TAREA
Copia textualmente el pasaje del texto sobre los territorios indígenas que comienza en las palabras "Por Silvina Ramírez" y termina después de "territorios en disputa.".

EXTRACTO DE LA FUENTE

Por Silvina Ramírez
Ante un Gobierno de derecha, que pretende profundizar el extractivismo y niega derechos de sectores sociales, un análisis detallado del pasado y el presente de las comunidades indígenas. El accionar de los funcionarios, el Poder Judicial y los derechos reconocidos por legislación nacional e internacional. El eje de todo: los territorios en disputa.
A solo cinco meses de asumir, el nuevo gobierno «anarco-capitalista» intentó derogar la Ley de Tierras a través de un decreto, anunció la disolución del Instituto Nacional de Asuntos Indígenas (INAI) y le cambió el nombre al Salón de los Pueblos Originarios de la Casa de Gobierno. En este contexto, la principal amenaza radica en que Javier Milei se presenta como un aliado del extractivismo y promete impulsar la extracción de minerales que se encuentran en los territorios indígenas. Si bien el devenir del nuevo gobierno es incierto, podemos inferir una profundización de los conflictos territoriales y la desprotección de los derechos indígenas.

EXTRACTO DE DATOS

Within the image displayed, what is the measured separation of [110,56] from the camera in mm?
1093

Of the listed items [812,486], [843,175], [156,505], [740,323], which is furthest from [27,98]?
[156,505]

RESPUESTA
Por Silvina Ramírez
Ante un Gobierno de derecha, que pretende profundizar el extractivismo y niega derechos de sectores sociales, un análisis detallado del pasado y el presente de las comunidades indígenas. El accionar de los funcionarios, el Poder Judicial y los derechos reconocidos por legislación nacional e internacional. El eje de todo: los territorios en disputa.